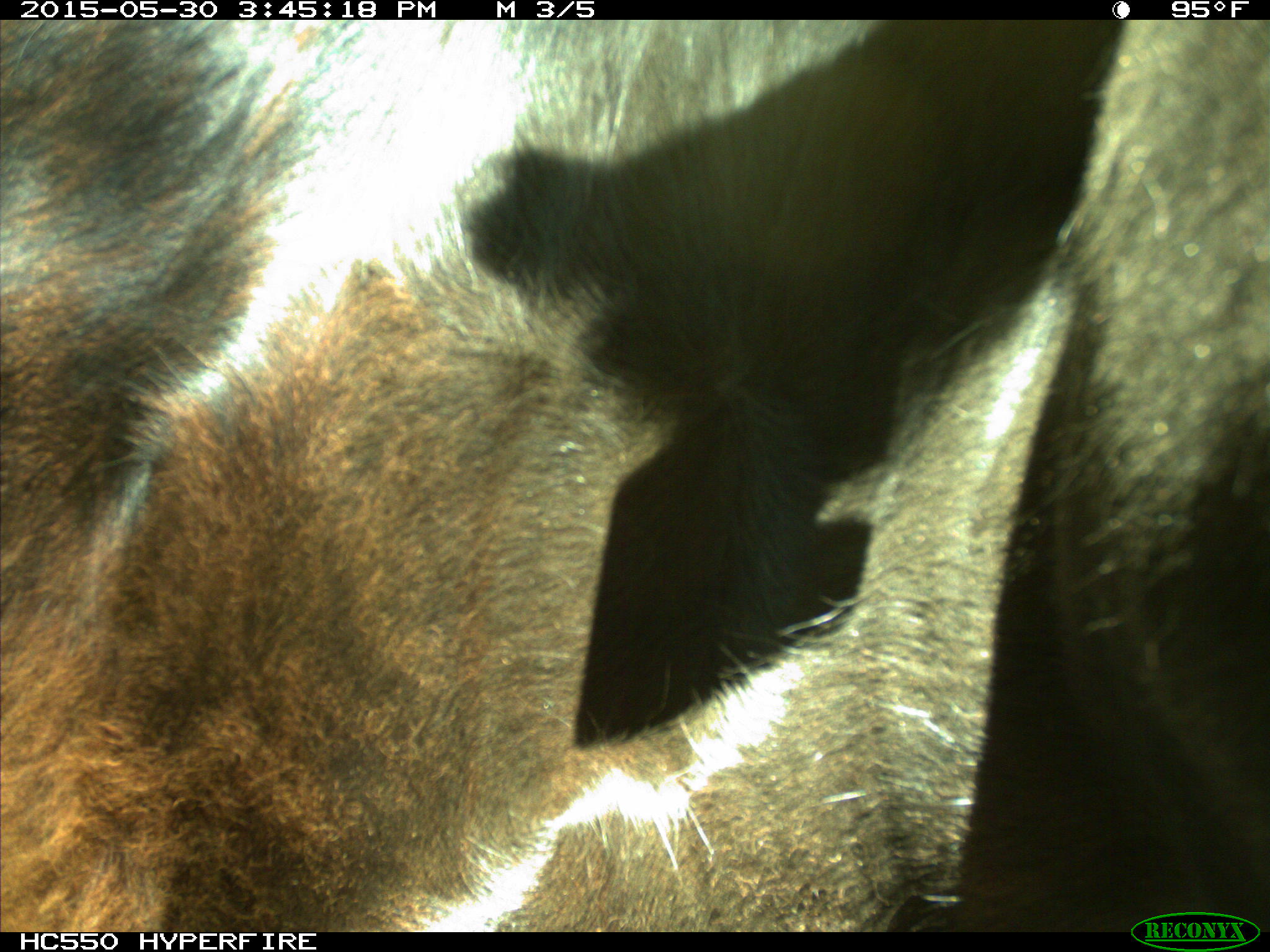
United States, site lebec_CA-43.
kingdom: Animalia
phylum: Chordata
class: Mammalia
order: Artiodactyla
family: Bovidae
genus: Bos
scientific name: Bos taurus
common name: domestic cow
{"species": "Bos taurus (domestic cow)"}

######

Your copy of the data above should match it exactly, apart from the images.

United States, site lebec_CA-43.
kingdom: Animalia
phylum: Chordata
class: Mammalia
order: Artiodactyla
family: Bovidae
genus: Bos
scientific name: Bos taurus
common name: domestic cow
{"species": "Bos taurus (domestic cow)"}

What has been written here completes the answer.